Assignment 1
In the news report on the psychiatric hospital escapee, where did Vieira live with his mother?
Assignment 2
Continue the news report on the psychiatric hospital escapee from the point where it ends.

Exercise text
Psychiatric hospital escapee did not have mental illness

The mother of Oswayn Littleton Vieira, whose decomposed body was found in the Canje River after he escaped from the New Amsterdam Psychiatric Hospital (NAPH), is insisting that he did not suffer from a mental ailment.

Jennifer Sobers, speaking with reporters in Berbice yesterday, explained that last year she had taken her son to see the doctor and it was never determined that he suffered from any psychiatric disorders. This visit, a clinic card showed, was made to the doctor on October 5 last year. “They bring me son from town and look wa happen…they kill me chile…ow they kill me son,” Sobers said between wails.

Reports reaching this newspaper had said that Vieira, 38, was one of 25 persons who were “cleaned up” from the streets of the city during the recent Union of South American (UNASUR) summit and taken to the NAPH.

Sobers said that she had last seen Vieira alive on November 24. Vieira, according to her, lived with her in Tiger Bay, Georgetown and usually did odd jobs for persons around the city. Many years ago, Sobers reported, he had worked at sea. The next day (November 25), Sobers recalled, she missed Vieira because he failed to return home.

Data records
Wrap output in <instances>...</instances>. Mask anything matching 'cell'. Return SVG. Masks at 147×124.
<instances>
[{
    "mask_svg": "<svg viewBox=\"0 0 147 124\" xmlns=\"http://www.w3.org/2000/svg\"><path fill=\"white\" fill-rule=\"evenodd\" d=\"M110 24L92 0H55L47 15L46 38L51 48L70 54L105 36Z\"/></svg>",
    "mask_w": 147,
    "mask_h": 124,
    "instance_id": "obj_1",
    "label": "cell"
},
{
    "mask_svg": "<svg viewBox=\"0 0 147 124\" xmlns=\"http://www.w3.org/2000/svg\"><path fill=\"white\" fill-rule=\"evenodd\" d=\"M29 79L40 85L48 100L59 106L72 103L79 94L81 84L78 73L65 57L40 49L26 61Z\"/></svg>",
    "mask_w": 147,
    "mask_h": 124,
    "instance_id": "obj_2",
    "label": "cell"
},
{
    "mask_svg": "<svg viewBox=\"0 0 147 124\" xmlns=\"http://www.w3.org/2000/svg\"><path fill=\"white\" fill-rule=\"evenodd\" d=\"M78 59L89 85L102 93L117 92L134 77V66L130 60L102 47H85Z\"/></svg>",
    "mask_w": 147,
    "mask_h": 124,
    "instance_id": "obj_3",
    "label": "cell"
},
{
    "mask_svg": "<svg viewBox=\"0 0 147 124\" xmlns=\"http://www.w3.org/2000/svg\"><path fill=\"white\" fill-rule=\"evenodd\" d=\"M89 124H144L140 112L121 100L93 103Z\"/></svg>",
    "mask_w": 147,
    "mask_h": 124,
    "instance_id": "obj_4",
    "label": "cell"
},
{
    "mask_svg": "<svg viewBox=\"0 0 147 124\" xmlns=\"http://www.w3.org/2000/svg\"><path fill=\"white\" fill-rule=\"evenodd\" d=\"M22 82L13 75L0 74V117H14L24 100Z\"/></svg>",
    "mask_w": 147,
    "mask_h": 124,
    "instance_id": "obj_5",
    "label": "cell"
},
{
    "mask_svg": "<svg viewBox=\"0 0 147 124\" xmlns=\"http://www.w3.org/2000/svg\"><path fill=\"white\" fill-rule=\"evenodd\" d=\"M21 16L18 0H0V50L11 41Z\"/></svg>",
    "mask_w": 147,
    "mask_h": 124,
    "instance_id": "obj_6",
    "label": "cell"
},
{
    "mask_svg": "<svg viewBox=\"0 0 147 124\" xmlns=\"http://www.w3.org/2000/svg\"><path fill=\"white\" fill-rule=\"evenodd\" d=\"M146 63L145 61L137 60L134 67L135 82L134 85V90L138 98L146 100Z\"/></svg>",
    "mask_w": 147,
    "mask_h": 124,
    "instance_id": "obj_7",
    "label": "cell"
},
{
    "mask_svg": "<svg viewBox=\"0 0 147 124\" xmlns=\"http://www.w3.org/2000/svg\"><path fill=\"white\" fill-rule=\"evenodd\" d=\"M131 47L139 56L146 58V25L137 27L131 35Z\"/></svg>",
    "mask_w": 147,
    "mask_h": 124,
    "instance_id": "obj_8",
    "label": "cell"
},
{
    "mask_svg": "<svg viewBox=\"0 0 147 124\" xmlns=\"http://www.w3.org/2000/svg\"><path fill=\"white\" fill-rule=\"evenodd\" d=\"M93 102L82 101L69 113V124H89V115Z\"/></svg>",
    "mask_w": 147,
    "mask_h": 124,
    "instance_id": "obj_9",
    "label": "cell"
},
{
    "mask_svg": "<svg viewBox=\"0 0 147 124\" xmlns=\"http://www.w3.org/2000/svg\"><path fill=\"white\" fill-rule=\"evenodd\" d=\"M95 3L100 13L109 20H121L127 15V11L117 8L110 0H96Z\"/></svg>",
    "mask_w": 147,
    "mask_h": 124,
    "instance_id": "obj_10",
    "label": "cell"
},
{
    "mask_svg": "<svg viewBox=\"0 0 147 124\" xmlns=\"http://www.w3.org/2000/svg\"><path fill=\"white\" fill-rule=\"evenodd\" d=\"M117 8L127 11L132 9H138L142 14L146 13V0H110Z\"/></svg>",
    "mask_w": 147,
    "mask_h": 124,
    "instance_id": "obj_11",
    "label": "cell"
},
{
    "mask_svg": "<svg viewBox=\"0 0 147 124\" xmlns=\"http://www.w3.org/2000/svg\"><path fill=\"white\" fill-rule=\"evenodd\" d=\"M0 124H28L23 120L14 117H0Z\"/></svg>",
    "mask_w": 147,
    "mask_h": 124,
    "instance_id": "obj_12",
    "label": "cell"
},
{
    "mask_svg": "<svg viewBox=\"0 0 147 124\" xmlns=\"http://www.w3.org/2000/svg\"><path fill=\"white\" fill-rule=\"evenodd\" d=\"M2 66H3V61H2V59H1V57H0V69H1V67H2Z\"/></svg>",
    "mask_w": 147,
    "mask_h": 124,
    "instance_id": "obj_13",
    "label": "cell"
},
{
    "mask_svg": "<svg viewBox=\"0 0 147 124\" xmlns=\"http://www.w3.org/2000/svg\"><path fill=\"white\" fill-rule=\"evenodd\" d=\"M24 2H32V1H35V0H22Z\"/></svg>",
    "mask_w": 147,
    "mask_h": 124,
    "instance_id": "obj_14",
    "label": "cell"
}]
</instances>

Answer 1
Tiger Bay, Georgetown.

Answer 2
Sobers said she and other relatives spent several days searching for him. On Wednesday, the woman said, she was at a son’s house when another of her sons came running towards her. Sobers said that she was told that Vieira was dead and when she asked where she was told that he was found in the Canje River. “I couldn’t believe it,” Sobers stated.

She said that she could not figure out how Vieira had gotten to Berbice or what he was doing there. Later, the woman said that relatives contacted the police in Berbice and were told that they would need to travel there with identification documents. “My son is not mad…I took him to the doctor last year…he doesn’t have a certificate. My son knows his mother name, his sister name, all his family name. My son is not mad,” Sobers insisted.

She further added that two of the other persons picked up in Georgetown and moved to NAPH also live in Tiger Bay. Sobers said that the two young men have “sound minds.” “Is why them doing this to the people children? These children are not mad,” the woman said.

Sources at NAPH had told Stabroek News that Vieira and some of the other patients insisted that they did not belong there and wanted to go back to Georgetown.

Around 11 am on Saturday, Vieira reportedly “broke the ventilation and escaped” to a bushy area at the back of the building. An alarm was raised but by the time staff got to the area to recapture him he had already disappeared among the bushes.

His body was later fished out of the Canje River on Monday by a group of men searching along the Canje River for a missing boat. Police later said that “no marks of violence were found on the body.”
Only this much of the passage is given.